Exposure to 300–600 µM zinc for 15 minutes results in extensive neuronal death in cortical cell culture [136]. Considering that neurons store high amounts of free zinc in their terminals [137] that are released upon depolarization [138,139], zinc may play an active role in neuronal injury. Furthermore, membrane depolarization, which is associated with acute brain injury [140], greatly increases the potency of zinc to act as a neurotoxin [141]. Weiss et al. confirmed this by showing that depolarization
with high concentrations (25 mM) of potassium media requires just a five minute-exposure to 100 µM zinc to kill all neurons in cortical cell culture [131].

Zinc has been described as a critical component of the excitotoxic cascade occurring after ischemia, seizures, and head trauma [141-143]. The first study providing evidence that zinc accumulation may play a role in the selective death of dentate hilar neurons after global ischemia in rats was done by Tonder and colleagues [144]. In the meantime, zinc accumulation in dying or dead neurons has not only been shown in the hippocampal hilar region, but also in all brain regions damaged in global ischemia such as hippocampal CA1, neocortex, thalamus, and striatum [145]. Consistent with the hypothesis that zinc-accumulation may lead to neuronal cell death, this event was prevented by the intraventricular injection of the zinc-chelating agent CaEDTA [145].

Zinc release and accumulation of zinc ions was also observed in a rat model of traumatic brain injury, where Suh and colleagues showed that trauma is associated with loss of zinc from presynaptic boutons and appearance of zinc in injured neurons. Again, neuroprotection occurred by intraventricular administration of a zinc chelator [146].

For some time, vesicular zinc was thought to be the only releasable pool of zinc in the brain [127]. This led to the assumption that the zinc ions accumulating in injured neurons must be entirely of presynaptic origin [127], but when ZnT-3 knock-out mice were investigated, which lack histochemically reactive zinc in synaptic vesicles, they still showed zinc accumulation in degenerating neurons, pointing toward sources other than synaptic vesicular zinc [147]. Alternative dynamic zinc sources might be MT-III as well as mitochondrial stores in the postsynaptic neurons [148,149].

Although zinc is redox-inactive in biological systems and exists only as a bivalent cation, there is evidence that zinc toxicity in neurons is mediated mainly by oxidative stress [141]. Zinc-induced cell death is associated with increased levels of reactive oxygen species in neurons [150,151]. In addition, free-radical-generating enzymes like NADPH oxidase are induced and activated by exposure to zinc [152]. Finally, zinc-induced cell death has been shown to be attenuated by various antioxidant interventions [96,153].

Besides oxidative stress, nitrosative stress can also affect zinc-induced neuronal injury. Nitric monoxide plays a crucial role in zinc toxicity by releasing zinc ions from MT [154], and inhibition of nitric oxide synthase significantly reduces zinc release from brain slices during oxygen and glucose deprivation [155]. Consistent with this, Frederickson and colleagues observed that nitric oxide also rapidly releases zinc from presynaptic terminals [156].

In addition to the impact of zinc on apoptosis discussed above, zinc-induced apoptosis in neurons might be based on two additional mechanisms. First, zinc-exposed neurons show an induction of the neutrophin receptor p75NTR and p75NTR-associated death executor (NADE) [157], a combination that can trigger caspase activation and apoptosis [158]. Second, high intracellular zinc concentrations trigger dysfunction of neuronal mitochondria, resulting in the release of pro-apoptotic proteins such as cytochrome-c and apoptosis-inducing factor (AIF) [148].

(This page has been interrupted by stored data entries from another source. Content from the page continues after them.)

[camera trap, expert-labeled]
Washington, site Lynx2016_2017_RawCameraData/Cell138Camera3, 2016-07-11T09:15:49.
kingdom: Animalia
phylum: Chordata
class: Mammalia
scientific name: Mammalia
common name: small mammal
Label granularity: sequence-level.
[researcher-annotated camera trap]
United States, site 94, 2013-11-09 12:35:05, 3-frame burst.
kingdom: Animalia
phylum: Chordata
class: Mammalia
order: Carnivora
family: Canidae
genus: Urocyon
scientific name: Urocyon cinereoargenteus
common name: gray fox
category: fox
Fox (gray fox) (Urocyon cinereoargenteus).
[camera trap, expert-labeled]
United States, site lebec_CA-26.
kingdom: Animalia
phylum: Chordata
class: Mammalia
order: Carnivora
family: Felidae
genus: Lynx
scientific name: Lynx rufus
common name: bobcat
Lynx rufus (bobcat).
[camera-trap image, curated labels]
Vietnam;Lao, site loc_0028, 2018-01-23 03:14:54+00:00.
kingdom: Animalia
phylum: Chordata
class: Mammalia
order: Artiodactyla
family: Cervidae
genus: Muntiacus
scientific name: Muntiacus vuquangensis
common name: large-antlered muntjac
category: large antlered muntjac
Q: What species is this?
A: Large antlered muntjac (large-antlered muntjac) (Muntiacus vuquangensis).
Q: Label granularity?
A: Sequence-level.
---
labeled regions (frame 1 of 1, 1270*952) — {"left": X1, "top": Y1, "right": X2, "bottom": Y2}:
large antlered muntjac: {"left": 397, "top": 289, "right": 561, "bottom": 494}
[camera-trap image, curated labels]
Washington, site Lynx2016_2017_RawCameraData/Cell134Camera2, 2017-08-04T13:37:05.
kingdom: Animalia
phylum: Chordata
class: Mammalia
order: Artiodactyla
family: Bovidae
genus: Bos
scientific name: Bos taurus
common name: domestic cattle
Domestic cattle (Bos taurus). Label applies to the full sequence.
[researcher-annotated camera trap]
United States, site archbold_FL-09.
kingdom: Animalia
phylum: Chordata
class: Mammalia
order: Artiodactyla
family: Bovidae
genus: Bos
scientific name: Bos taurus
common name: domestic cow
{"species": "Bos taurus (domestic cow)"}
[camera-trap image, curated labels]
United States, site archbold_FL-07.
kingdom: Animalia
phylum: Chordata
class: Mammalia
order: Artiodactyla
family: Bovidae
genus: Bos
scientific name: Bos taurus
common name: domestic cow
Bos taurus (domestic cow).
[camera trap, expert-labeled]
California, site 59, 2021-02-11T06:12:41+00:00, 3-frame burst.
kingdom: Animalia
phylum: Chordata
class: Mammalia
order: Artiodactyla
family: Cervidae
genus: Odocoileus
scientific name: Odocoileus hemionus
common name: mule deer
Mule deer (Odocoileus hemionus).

Although the release of intracellular zinc triggers neuronal apoptosis [96,159,160], indicators of necrosis such as cell body swelling and destruction of intracellular organelles have also been observed [96,150], indicating that zinc-induced neuronal cell death might encompass both apoptotic and necrotic mechanisms [143]. Taken together, alterations of neuronal zinc homeostasis have a profound influence on cellular survival during acute insults, and zinc chelators are discussed as potential therapeutic agents for the treatment of stroke [161].

It seems likely that zinc is also involved in neurodegenerative diseases, e.g., zinc and a deregulated zinc homeostasis could be important to onset and progression of Alzheimer’s disease [162]. Here, the use of metal chelators such as clioquinol to restore normal neuronal zinc homeostasis has shown promising results in vivo [163].

Zinc Deficiency

As discussed above, systemic zinc toxicity is not a major health problem. On the other hand, due to its essentiality, a lack of this trace element leads to far more severe and widespread problems. Both, nutritional and inherited zinc deficiency generate similar symptoms [164], and clinical zinc deficiency causes a spectrum from mild and marginal effects up to symptoms of severe nature (Figure 2) [165].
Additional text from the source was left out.